Making light of every thing

28.02 — 28.04.2024

Avec Akosua Viktoria Adu-Sanyah, Jessica Backhaus, Emma Bedos, Mathieu Bernard-Reymond, Sara De Brito Faustino, Charlie Engman, Alina Frieske, Peter Hauser, Moritz Jekat, Leigh Merrill, Taiyo Onorato & Nico Krebs, Martin Widmer

Commissariat : Claus Gunti & Danae Panchaud

Textes de salle : télécharger ici

Image : © Peter Hauser

L’intime est une notion souvent difficile à définir, intangible et insaisissable. Il peut se situer dans un souvenir d’enfance, à l’intérieur de sa maison ou de son quartier, dans les gestes échangés avec ses proches, dans la familiarité d’une image, ou encore dans l’attachement à un objet, à une matière, ou à une texture.

Sans montrer directement des situations immédiatement identifiables comme intimes, comment la photographie peut-elle exprimer un rapport à ce sentiment, son caractère fugace et impalpable? Comment peut-elle mettre en image les rapports à la mémoire, forcément faillible, les liens souvent complexes et changeants aux personnes chères, ou encore la relation à un chez-soi dont la familiarité peut tourner à l’étrange à tout moment?

Si l’image fabriquée ou manipulée est souvent associée au détournement de l’opinion publique ou à la représentation d’univers fictionnels, elle est ici explorée pour son potentiel à révéler notre subjectivité, notre rapport aux choses. Comment pouvons-nous raconter nos souvenirs, traduire le lien à des êtres aimés ou rendre tangible notre sensibilité?

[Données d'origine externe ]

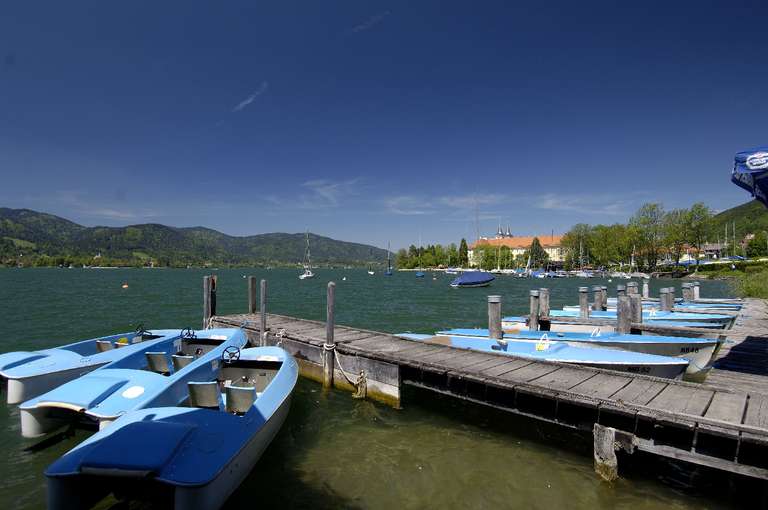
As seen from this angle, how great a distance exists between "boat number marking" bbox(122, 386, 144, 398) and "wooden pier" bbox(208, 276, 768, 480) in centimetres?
468

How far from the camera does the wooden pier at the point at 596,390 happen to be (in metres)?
5.31

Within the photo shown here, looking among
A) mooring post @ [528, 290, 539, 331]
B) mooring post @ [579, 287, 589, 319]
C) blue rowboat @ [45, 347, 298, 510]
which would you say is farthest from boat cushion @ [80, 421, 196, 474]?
mooring post @ [579, 287, 589, 319]

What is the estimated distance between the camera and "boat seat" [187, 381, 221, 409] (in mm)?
7113

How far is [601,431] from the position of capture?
240 inches

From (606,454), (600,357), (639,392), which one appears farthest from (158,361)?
(600,357)

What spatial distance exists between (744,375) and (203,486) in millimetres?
11227

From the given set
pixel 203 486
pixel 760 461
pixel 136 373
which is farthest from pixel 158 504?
pixel 760 461

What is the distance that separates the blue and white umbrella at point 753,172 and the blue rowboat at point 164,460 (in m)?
8.76

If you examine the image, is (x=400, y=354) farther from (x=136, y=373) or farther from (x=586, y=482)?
(x=136, y=373)

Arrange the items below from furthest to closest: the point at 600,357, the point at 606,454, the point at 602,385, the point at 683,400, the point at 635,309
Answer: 1. the point at 635,309
2. the point at 600,357
3. the point at 602,385
4. the point at 683,400
5. the point at 606,454

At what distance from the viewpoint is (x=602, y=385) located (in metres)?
7.04

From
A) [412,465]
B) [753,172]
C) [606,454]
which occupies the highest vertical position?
[753,172]

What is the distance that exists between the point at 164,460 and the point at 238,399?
3.05 meters

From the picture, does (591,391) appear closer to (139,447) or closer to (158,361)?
(139,447)
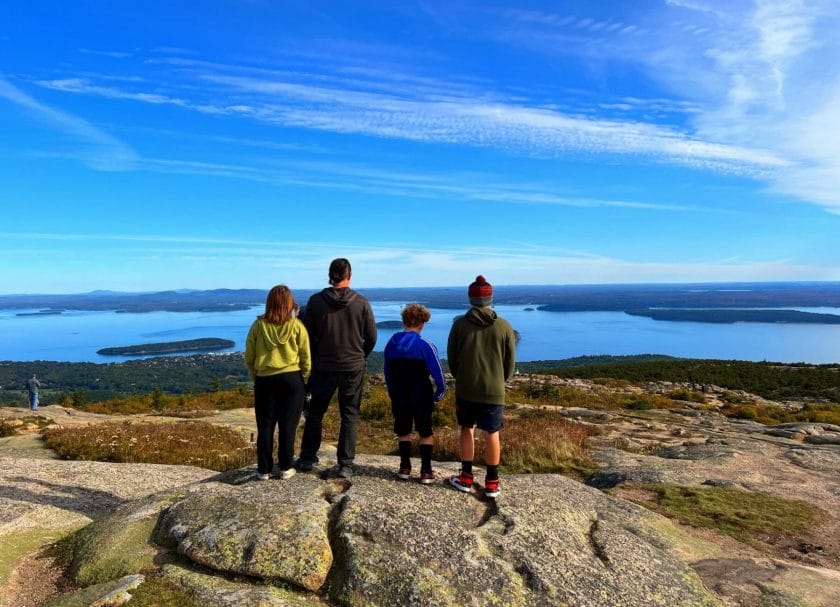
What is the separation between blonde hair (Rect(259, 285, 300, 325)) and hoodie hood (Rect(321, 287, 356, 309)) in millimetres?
411

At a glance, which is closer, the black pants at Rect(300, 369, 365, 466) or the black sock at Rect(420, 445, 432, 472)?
the black sock at Rect(420, 445, 432, 472)

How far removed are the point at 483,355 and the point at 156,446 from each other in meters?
9.14

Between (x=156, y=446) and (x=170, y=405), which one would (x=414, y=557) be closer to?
(x=156, y=446)

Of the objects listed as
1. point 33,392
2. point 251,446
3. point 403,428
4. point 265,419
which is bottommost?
point 33,392

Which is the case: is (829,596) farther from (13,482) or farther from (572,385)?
(572,385)

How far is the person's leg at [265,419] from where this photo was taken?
20.6 ft

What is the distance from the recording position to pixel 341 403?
21.5ft

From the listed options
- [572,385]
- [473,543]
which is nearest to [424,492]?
[473,543]

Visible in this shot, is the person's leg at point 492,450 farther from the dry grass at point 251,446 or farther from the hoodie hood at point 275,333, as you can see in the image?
the dry grass at point 251,446

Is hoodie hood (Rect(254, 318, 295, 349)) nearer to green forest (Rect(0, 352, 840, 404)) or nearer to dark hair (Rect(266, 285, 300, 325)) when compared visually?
dark hair (Rect(266, 285, 300, 325))

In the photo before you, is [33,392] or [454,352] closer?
[454,352]

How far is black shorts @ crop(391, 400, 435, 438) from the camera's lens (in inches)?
246

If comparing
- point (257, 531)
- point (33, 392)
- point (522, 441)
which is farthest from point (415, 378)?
point (33, 392)

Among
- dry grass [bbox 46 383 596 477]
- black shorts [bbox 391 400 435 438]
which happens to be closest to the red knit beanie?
black shorts [bbox 391 400 435 438]
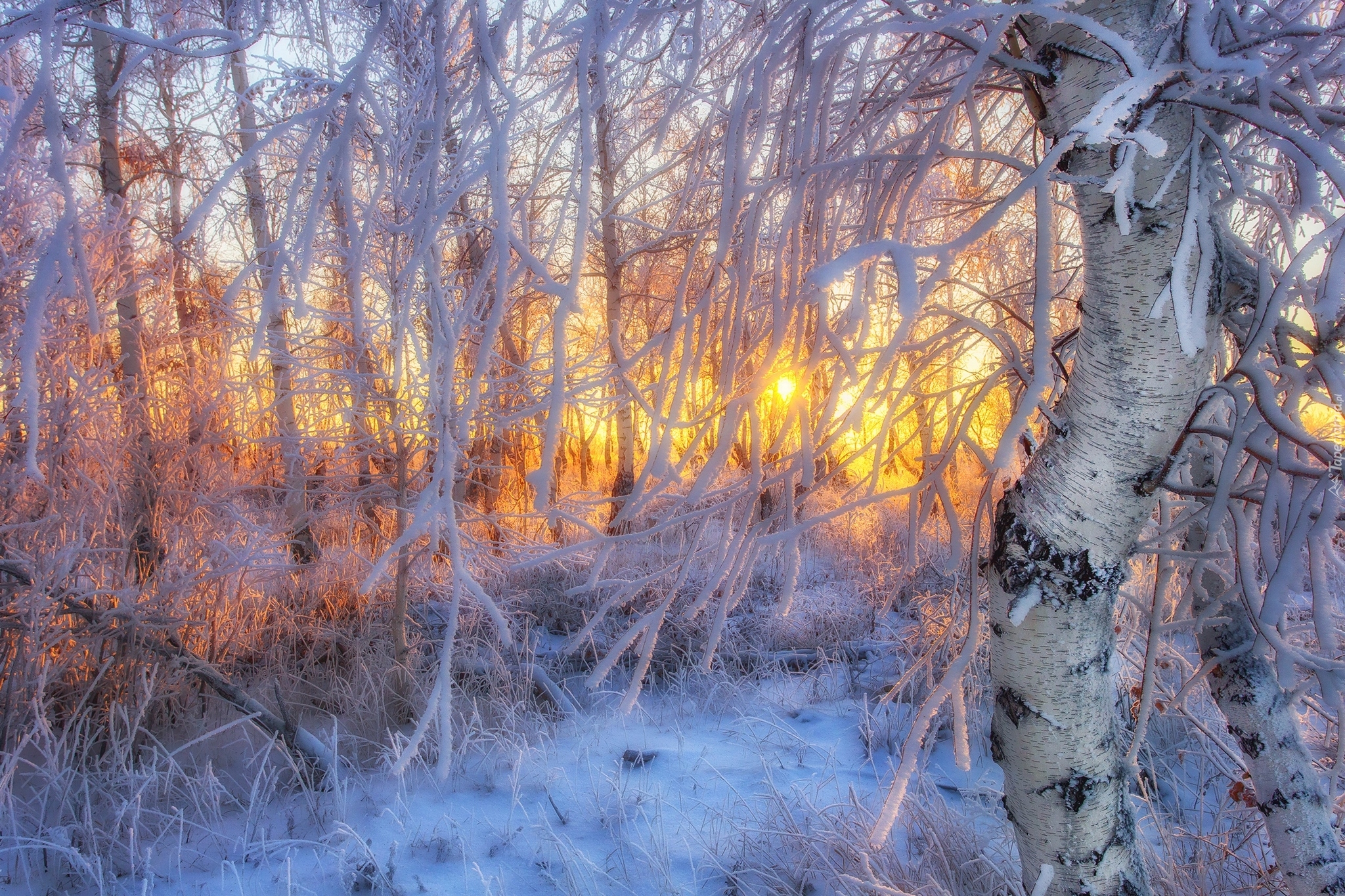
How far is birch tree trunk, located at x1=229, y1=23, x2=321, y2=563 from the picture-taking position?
2934 mm

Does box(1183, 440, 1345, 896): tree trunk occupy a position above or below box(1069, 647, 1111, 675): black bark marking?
below

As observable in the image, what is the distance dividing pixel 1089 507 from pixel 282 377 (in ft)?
13.4

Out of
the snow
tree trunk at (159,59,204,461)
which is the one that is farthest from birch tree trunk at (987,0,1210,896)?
tree trunk at (159,59,204,461)

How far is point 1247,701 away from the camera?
1.54m

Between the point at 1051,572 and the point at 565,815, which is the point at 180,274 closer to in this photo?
the point at 565,815

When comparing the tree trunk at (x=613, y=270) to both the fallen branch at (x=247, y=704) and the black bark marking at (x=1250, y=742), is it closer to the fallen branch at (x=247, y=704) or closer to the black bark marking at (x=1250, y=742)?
the fallen branch at (x=247, y=704)

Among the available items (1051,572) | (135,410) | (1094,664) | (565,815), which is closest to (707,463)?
(1051,572)

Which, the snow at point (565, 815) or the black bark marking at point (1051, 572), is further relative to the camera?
the snow at point (565, 815)

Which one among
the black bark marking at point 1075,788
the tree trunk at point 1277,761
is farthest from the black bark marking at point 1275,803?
the black bark marking at point 1075,788

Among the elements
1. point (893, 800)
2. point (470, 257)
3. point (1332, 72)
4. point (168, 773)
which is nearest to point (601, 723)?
point (168, 773)

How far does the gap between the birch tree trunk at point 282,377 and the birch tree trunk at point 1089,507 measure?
202cm

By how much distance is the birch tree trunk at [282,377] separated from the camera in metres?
2.93

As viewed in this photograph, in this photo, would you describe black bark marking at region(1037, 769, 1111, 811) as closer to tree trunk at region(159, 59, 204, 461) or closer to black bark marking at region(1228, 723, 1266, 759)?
black bark marking at region(1228, 723, 1266, 759)

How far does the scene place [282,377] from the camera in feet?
13.1
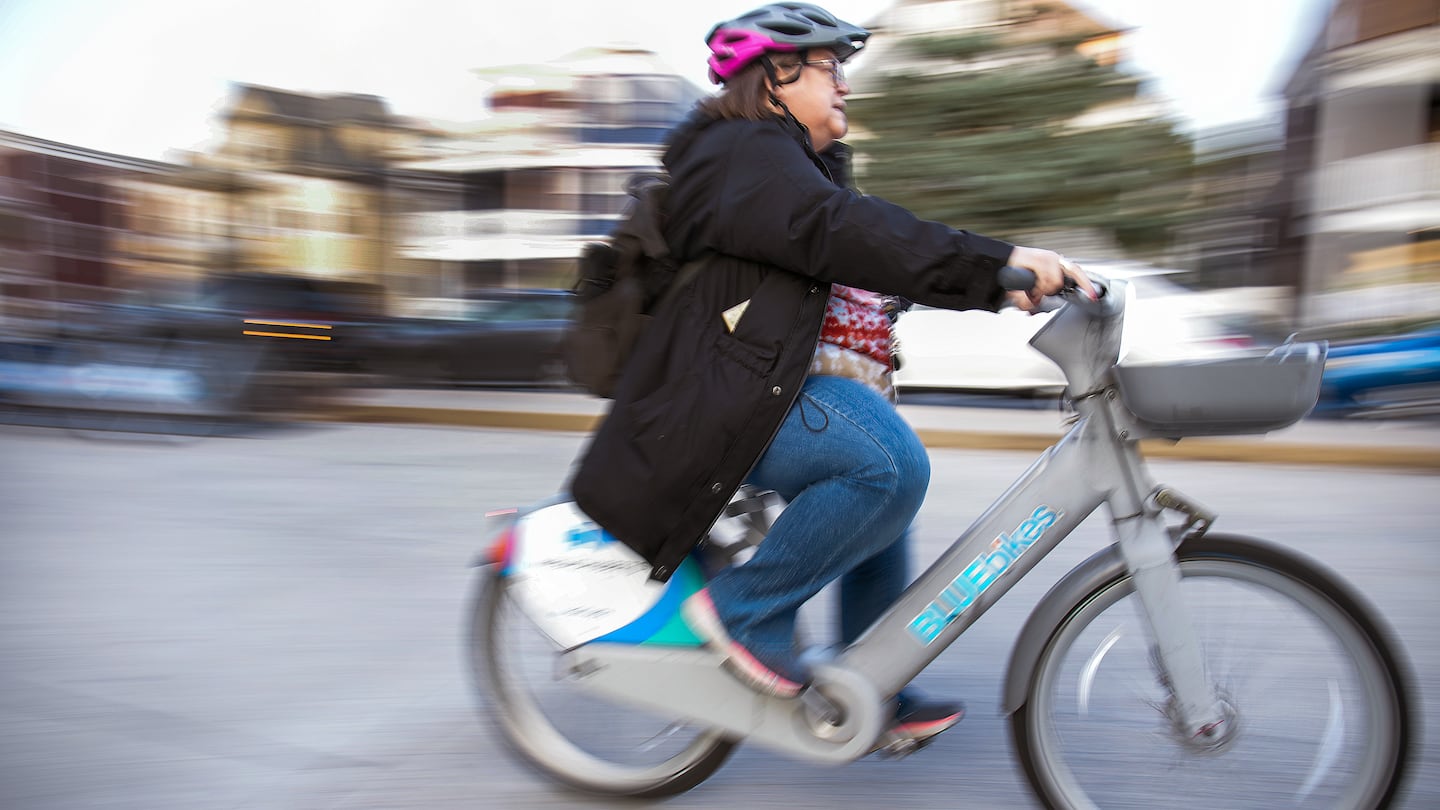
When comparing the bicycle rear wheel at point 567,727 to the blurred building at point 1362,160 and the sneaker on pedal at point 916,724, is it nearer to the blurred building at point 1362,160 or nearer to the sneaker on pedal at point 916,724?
Result: the sneaker on pedal at point 916,724

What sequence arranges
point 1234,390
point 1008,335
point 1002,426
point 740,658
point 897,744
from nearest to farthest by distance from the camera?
point 1234,390
point 740,658
point 897,744
point 1002,426
point 1008,335

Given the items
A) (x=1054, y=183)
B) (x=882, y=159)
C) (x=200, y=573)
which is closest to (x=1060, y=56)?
(x=1054, y=183)

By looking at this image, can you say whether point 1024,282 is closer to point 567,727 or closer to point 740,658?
point 740,658

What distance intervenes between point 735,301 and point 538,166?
111 ft

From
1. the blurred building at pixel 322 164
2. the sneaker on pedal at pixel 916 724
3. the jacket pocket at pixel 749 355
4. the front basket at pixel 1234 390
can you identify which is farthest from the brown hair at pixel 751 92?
the blurred building at pixel 322 164

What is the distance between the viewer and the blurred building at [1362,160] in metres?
18.1

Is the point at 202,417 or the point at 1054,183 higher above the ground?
the point at 1054,183

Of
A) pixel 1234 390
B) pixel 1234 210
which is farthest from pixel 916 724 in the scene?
pixel 1234 210

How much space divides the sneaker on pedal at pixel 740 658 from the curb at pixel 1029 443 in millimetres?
4033

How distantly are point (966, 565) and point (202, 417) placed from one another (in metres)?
7.56

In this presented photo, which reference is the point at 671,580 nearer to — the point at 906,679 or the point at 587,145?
the point at 906,679

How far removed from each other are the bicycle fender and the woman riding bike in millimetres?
311

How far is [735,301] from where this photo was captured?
2131 mm

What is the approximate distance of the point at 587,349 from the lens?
2.25 meters
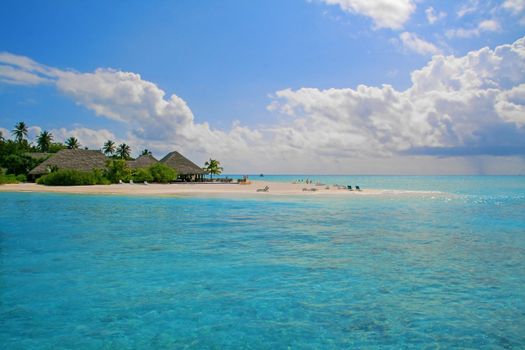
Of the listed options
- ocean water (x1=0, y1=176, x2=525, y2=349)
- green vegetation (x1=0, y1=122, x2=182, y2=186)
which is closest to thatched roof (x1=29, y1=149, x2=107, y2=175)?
green vegetation (x1=0, y1=122, x2=182, y2=186)

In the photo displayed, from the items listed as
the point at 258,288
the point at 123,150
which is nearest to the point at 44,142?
the point at 123,150

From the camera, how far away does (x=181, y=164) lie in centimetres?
6519

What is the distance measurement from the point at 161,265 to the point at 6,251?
20.5 feet

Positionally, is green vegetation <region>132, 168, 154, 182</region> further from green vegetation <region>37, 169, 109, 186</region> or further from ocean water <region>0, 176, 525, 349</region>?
ocean water <region>0, 176, 525, 349</region>

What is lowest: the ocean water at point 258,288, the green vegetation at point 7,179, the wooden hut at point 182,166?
the ocean water at point 258,288

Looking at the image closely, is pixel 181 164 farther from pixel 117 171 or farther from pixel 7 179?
pixel 7 179

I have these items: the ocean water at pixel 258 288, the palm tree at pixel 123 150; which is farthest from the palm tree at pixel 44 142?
the ocean water at pixel 258 288

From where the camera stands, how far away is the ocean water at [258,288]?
6879mm

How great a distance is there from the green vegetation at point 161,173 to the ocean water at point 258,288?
1579 inches

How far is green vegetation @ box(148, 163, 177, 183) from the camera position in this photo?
194ft

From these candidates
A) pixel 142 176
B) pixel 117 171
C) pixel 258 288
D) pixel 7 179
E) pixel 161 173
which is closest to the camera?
pixel 258 288

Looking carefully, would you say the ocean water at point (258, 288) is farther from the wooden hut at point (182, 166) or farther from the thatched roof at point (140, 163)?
the thatched roof at point (140, 163)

Par des processus élaborés de manipulation d’image, les artistes réuni·es dans cette exposition permettent de rendre visible, de saisir ou de fixer une forme d’intimité, de l’expression la plus personnelle d’une émotion à l’interprétation machinique des rapports humains. Qu’elles soient fabriquées à l’aide de papiers colorés, générées par intelligence artificielle, créées entièrement dans le laboratoire photographique ou résultant d’un photomontage minutieux, les images réunies pour cette exposition traduisent l’expérimentation opiniâtre de leur auteur, traduisant des émotions tant frivoles qu’écrasantes. Leur caractère explicitement fabriqué – sans qu’une hiérarchie ne soit faite ici entre le papier découpé et les outils les plus sophistiqués de génération d’images – met en avant la dimension parfois étrange de ce qui nous est le plus familier. Par leurs processus exploratoires, leur architecture complexe, les artistes rendent sensible les mécanismes complexes d’appréhension du monde, témoignant de manière subtile et délicate de la manifestation de nos subjectivités individuelles.

Les travaux d’Akosua Viktoria Adu-Sanyah, Mathieu Bernard-Reymond et Sara De Brito Faustino investiguent les liens entre les images fabriquées et la mémoire. Adu-Sanyah et Bernard-Reymond utilisent des intelligences artificielles pour recréer des souvenirs ou les visualiser, prêtant une attention particulière à la matérialité des images qui en résultent, alors que De Brito Faustino reconstitue les lieux de son enfance en maquette qu’elle rephotographie. Leurs œuvres mettent en lumière le caractère marquant, mais aussi parfois faillible, étrange et reconstruit, des souvenirs.

Emma Bedos, Alina Frieske et Moritz Jekat ont recours à des technologies visuelles comme la photogrammétrie, le photomontage et le jeu vidéo, afin d’investiguer des liens intimes, familiaux et amoureux. Les lieux associés à une relation amoureuse, la distance géographique avec ses proches et les interfaces digitales permettant d’y pallier, ou encore les circulations privées et publiques d’images personnelles, sont abordés dans des projets où l’image prend des formes expérimentales et inattendues.

Leigh Merrill, le duo Taiyo Onorato & Nico Krebs, et Martin Widmer partagent une approche de l’espace, minutieusement construit et reconstruit au moyen de différentes techniques de collage et de superposition. Onorato & Krebs comme Widmer mènent un travail autoréflexif en utilisant leurs propres images comme point de départ, alors que Merrill refaçonne par collage des espaces urbains familiers.

L’intime se manifeste ainsi chez certains des artistes de l’exposition dans un rapport très fort avec leur propre production. Chez Jessica Backhaus et Peter Hauser, le lien à la fabrication même de l’image par des procédés analogiques — le travail avec des papiers colorés pour Backhaus et dans le laboratoire analogique pour Hauser — reflète une intimité de la pratique même, une expérimentation délicate avec des formes, des textures et des matériaux. Enfin, chez Charlie Engman, une forme de vulnérabilité émerge des expérimentations visuelles réalisées avec l’intelligence artificielle et de leur échec à reproduire des représentations de l’intimité corporelle, en particulier le hug, et résonne étrangement avec des photographies personnelles.